_SET EXERCISE:_
Change each "tablet" in the listing below to "notebook" and reproduce the lines with everything else untouched.

* Begin *

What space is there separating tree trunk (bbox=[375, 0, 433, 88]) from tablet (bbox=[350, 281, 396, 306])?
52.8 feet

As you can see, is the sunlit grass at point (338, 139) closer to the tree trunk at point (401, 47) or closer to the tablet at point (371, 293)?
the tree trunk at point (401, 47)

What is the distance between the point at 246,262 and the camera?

* End *

_FINISHED TASK:_
What space is there separating tree trunk (bbox=[375, 0, 433, 88]) from notebook (bbox=[350, 281, 396, 306])?
52.8 feet

As you can see, is the sunlit grass at point (338, 139) closer to the tree trunk at point (401, 47) or closer to the notebook at point (371, 293)?
the tree trunk at point (401, 47)

What is the distance between the point at 246,262 and the camera?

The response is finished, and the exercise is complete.